Crónica de uma Saudade Incómoda: Sobre o Príncipe e a Barbárie que se Lhe Seguiu

Da janela, a cidade não dá tréguas. O mar de concreto e vidro pulsa com uma energia que beira a brutalidade, uma sinfonia de motores e ambições que não pede licença. É impossível, imerso nesta torrente de modernidade, não sentir a vertigem do tempo e não ser assaltado por uma memória quase subversiva: a memória de um Brasil que, por um breve instante, pareceu aspirar à calma. Refiro-me, com a ironia que a Faria Lima ensina, aos tempos em que o país era governado por um príncipe. Não de coroa, mas de cátedra: o nosso Fernando Henrique Cardoso.

Que saudade incómoda é esta que nos assalta entre uma reunião e outra, no meio do trânsito infernal da Marginal? Não é a nostalgia de um paraíso, pois a era FHC teve suas febres de juros altos e suas crises de desemprego. A saudade que hoje corrói a alma paulistana é a de um tempo que ousamos, em retrospecto, chamar de "simples".

▸ Tarefa escrita a
Traduza para inglês esta frase da crónica: "Da janela, a cidade não dá tréguas."
A crónica e os registos são materiais independentes entre si.

▸ Dados fornecidos
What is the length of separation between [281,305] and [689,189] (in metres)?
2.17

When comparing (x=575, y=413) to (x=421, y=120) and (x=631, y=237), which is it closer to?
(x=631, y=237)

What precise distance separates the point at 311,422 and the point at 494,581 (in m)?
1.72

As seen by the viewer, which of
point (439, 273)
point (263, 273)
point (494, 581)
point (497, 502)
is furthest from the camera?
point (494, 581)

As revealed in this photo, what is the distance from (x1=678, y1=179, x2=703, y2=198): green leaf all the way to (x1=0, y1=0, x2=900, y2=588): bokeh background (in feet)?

▸ Tarefa escrita b
Altere, por favor, os registos a partir da linha que contém "What precise distance" até ao fim dos registos, trocando "distance" por "separation" e mantendo tudo o resto igual. Apresente apenas essas linhas.

▸ Resposta escrita a
From the window, the city gives no respite.

▸ Resposta escrita b
What precise separation separates the point at 311,422 and the point at 494,581 (in m)?
1.72

As seen by the viewer, which of
point (439, 273)
point (263, 273)
point (494, 581)
point (497, 502)
is furthest from the camera?
point (494, 581)

As revealed in this photo, what is the separation from (x1=678, y1=179, x2=703, y2=198): green leaf all the way to (x1=0, y1=0, x2=900, y2=588): bokeh background (in feet)?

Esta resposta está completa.